Hi there... Not sure if i have the exactly same problem but i'm getting bugged by something similar. I'm experiencing lockups (cursor freezes, keyboard leds too) when i try using a kernel newer than 2.6.28, the backports package in ubuntu or the drivers in the compat-wireless package.
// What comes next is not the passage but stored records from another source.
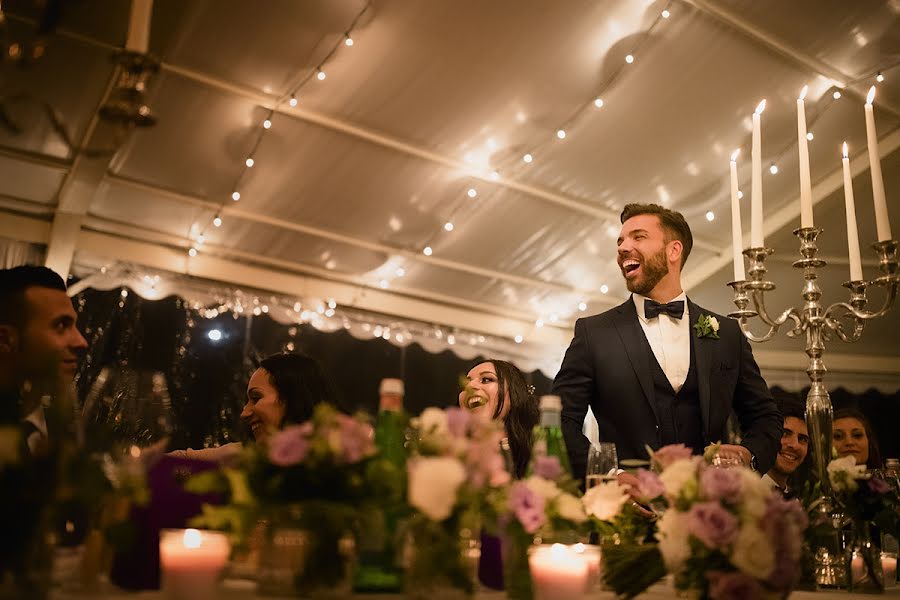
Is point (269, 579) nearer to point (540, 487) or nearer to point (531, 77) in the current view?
point (540, 487)

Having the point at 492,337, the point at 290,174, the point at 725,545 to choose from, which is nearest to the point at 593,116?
the point at 290,174

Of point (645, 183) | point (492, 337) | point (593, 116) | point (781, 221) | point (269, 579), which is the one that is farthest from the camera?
point (492, 337)

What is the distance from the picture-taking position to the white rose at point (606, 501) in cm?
137

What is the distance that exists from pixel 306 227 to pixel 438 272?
138cm

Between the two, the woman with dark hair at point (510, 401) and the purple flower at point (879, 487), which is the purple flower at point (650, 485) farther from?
the woman with dark hair at point (510, 401)

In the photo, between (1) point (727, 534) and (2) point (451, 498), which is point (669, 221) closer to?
(1) point (727, 534)

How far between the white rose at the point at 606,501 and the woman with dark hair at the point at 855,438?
8.99 ft

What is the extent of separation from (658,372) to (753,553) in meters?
1.45

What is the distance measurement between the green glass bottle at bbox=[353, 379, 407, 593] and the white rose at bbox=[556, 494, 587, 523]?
0.24 metres

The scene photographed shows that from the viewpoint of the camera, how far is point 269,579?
99cm

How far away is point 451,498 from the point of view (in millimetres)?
965

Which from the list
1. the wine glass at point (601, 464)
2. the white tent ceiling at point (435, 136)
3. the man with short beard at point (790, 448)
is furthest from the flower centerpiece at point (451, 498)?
the white tent ceiling at point (435, 136)

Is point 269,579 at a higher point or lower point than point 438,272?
lower

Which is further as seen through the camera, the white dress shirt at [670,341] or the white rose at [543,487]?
the white dress shirt at [670,341]
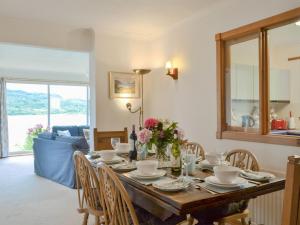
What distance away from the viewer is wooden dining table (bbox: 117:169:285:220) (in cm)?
143

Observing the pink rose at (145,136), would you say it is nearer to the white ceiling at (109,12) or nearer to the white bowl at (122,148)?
the white bowl at (122,148)

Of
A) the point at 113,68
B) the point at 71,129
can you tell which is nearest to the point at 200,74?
the point at 113,68

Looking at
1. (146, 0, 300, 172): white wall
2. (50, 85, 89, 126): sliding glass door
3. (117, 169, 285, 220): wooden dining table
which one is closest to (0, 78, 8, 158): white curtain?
(50, 85, 89, 126): sliding glass door

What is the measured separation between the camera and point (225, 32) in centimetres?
324

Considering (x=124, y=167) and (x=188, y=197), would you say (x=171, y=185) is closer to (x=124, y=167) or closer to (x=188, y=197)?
(x=188, y=197)

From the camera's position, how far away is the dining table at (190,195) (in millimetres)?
1434

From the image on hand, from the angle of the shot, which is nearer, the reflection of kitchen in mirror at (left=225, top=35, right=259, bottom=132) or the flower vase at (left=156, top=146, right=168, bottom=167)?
the flower vase at (left=156, top=146, right=168, bottom=167)

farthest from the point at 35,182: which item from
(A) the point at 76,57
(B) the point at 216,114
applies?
(B) the point at 216,114

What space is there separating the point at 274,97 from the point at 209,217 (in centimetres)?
246

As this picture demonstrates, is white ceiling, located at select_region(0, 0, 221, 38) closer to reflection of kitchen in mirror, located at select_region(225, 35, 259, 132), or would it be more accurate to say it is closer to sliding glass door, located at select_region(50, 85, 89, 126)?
reflection of kitchen in mirror, located at select_region(225, 35, 259, 132)

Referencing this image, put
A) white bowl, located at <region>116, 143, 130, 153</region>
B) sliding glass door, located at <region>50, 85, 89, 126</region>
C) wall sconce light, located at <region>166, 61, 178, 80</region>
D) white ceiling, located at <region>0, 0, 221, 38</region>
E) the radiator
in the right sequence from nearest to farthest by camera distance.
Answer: the radiator → white bowl, located at <region>116, 143, 130, 153</region> → white ceiling, located at <region>0, 0, 221, 38</region> → wall sconce light, located at <region>166, 61, 178, 80</region> → sliding glass door, located at <region>50, 85, 89, 126</region>

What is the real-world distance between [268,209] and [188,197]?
1645 mm

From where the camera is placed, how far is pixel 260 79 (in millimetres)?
2883

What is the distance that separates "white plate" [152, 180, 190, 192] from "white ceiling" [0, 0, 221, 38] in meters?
2.33
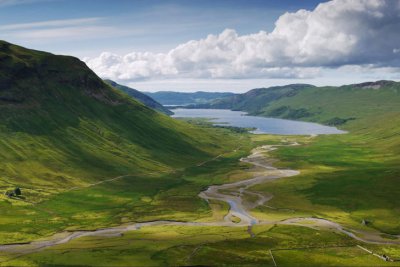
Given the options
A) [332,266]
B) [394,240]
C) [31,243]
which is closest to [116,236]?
[31,243]

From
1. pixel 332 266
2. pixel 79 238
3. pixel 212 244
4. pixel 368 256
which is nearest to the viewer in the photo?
pixel 332 266

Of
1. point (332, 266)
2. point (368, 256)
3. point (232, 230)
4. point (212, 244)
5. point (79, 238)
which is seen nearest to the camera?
point (332, 266)

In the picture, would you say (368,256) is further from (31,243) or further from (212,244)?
(31,243)

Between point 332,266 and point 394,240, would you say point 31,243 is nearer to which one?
point 332,266

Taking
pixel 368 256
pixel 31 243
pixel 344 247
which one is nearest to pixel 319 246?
pixel 344 247

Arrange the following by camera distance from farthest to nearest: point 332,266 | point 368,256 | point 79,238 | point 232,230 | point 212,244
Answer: point 232,230
point 79,238
point 212,244
point 368,256
point 332,266

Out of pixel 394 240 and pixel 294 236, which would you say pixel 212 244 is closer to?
pixel 294 236

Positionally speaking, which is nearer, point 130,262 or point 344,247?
point 130,262

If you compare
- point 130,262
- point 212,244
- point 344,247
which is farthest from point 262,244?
point 130,262

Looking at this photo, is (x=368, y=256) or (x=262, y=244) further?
(x=262, y=244)
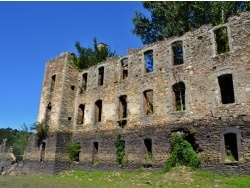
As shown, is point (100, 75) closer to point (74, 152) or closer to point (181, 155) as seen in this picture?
point (74, 152)

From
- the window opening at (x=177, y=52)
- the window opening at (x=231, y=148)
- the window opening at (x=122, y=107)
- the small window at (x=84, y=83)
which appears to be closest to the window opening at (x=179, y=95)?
the window opening at (x=177, y=52)

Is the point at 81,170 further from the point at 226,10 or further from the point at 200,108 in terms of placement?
the point at 226,10

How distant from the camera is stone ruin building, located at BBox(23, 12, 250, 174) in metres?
14.3

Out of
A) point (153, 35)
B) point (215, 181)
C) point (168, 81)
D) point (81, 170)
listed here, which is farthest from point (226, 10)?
point (81, 170)

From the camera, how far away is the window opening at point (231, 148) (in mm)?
13889

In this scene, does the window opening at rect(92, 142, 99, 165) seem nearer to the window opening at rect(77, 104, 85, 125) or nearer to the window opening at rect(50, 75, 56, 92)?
the window opening at rect(77, 104, 85, 125)

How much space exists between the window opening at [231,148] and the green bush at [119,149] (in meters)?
7.01

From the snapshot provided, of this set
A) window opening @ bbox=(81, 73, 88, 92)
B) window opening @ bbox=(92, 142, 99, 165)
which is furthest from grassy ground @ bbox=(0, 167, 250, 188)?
window opening @ bbox=(81, 73, 88, 92)

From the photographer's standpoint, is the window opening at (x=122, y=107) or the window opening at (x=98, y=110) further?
the window opening at (x=98, y=110)

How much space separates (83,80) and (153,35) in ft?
35.1

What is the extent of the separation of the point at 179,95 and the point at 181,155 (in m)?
4.35

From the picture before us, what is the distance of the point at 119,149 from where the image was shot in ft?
60.5

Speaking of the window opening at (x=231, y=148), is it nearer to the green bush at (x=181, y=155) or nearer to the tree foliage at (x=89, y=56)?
the green bush at (x=181, y=155)

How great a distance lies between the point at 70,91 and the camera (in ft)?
76.6
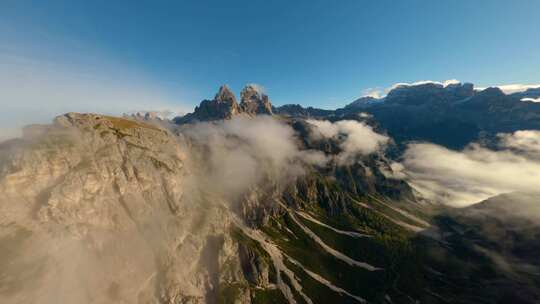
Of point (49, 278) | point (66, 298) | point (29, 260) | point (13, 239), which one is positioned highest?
point (13, 239)

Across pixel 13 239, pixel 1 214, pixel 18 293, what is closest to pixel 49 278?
pixel 18 293

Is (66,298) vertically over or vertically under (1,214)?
under

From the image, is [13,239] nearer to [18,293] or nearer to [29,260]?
[29,260]

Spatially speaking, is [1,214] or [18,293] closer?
[18,293]

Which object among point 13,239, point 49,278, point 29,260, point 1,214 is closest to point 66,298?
point 49,278

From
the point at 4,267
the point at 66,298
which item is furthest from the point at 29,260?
the point at 66,298

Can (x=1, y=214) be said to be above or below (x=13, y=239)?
above

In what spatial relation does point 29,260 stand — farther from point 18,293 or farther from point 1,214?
point 1,214

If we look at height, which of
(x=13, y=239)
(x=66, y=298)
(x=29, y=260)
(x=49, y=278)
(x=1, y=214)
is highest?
(x=1, y=214)

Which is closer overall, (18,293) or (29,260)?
(18,293)
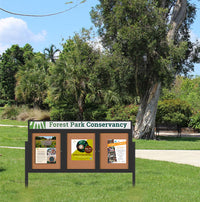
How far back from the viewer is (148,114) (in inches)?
888

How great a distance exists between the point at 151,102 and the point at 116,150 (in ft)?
52.6

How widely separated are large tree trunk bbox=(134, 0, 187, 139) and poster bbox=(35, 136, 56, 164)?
1625cm

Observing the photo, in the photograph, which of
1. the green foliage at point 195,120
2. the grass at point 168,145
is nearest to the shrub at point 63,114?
the green foliage at point 195,120

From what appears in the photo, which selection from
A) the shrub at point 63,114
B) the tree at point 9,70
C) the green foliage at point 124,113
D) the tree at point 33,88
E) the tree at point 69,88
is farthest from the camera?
A: the tree at point 9,70

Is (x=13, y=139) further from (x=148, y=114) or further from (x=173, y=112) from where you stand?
(x=173, y=112)

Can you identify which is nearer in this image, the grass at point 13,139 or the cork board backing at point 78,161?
the cork board backing at point 78,161

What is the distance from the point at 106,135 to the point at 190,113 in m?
20.7

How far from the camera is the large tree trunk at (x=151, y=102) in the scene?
22453mm

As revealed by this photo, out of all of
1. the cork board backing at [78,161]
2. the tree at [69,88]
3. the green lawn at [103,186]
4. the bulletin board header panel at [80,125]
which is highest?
the tree at [69,88]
I've found that they all share something similar - the driver they use is version 2.3.0. [/quotek7kh1222]

You mean that there was an older version that worked fine with ad-hoc?

And yes, those are the same symptoms I have. It seems to be reproducible always (for me), so you could switch to a tty (it would be better if it is bigger than 80x25, but i'm not sure if that would print the error), connect to the ad-hoc and let it die. Then, uhm, take a photo?

alexv

12-05-2009 06:01:24

Yeah, version 2.2.1 which is found in the 2.6.28 kernel works fine (i'm using it right now). I've tried the tty method but nothing useful came out. It just freezes without any warning or output.